Ma l’atleta ha affermato di voler aiutare gli altri, in particolare i futuri giocatori di baseball, a sentirsi come se non dovessero nascondere la propria identità per poter giocare a livello professionistico. “Oggi non esiste un solo giocatore di baseball in attività che sia pubblicamente omosessuale”. “Voglio aiutare a creare un mondo in cui le future generazioni di giocatori di baseball non debbano sacrificare la propria autenticità o chi sono veramente per continuare a praticare lo sport che amano“.

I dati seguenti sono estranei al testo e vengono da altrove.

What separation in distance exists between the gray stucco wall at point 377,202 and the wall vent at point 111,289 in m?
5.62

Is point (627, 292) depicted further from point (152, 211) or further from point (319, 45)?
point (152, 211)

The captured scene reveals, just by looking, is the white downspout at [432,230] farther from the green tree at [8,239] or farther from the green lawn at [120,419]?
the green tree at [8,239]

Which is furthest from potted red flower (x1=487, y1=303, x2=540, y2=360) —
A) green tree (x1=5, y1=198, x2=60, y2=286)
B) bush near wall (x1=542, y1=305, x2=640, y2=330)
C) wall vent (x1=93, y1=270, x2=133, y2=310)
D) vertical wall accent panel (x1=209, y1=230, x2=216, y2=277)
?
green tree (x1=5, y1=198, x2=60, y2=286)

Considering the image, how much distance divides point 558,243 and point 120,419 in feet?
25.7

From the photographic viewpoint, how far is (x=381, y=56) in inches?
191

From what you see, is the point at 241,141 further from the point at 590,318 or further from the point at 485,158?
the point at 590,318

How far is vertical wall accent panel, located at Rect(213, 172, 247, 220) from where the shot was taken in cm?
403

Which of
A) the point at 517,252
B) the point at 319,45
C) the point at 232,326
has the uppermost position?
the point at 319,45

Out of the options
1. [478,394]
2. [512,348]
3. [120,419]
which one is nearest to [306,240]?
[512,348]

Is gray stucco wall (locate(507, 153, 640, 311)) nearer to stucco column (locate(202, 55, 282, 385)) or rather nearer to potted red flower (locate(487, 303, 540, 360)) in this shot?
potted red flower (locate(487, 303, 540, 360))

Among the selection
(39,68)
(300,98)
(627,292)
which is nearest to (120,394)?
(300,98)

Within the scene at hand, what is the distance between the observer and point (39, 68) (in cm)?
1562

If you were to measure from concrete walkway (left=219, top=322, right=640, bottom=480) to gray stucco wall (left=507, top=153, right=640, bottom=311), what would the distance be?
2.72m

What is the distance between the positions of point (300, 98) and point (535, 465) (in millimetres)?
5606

Ruby, 25 anni, ha detto a USA Today di essere stato “nascosto praticamente per 10 anni”, lottando “per tutto il tempo”. Bryan ha ricordato tutte quelle persone che gli dicevano di stare “molto cauto” su cosa dicesse e a chi lo dicesse, perché gli altri “non hanno bisogno di conoscere la tua vita privata”.
Ruby ha fatto coming out con la sua famiglia e i suoi amici quattro anni fa, per poi dirlo ai suoi compagni di squadra quest’estate. Tutto questo mentre porta parallelamente avanti la carriera di cantautore di musica country. “Le canzoni d’amore non devono necessariamente essere gay o etero”, ha spiegato. “Ho scritto le mie migliori canzoni dopo essermi dichiarato”.
Ruby è l’ultimo atleta professionista d’America a fare coming out in questo 2021 dopo Carl Nassib della NFL e il giocatore di hockey professionista Luke Prokop.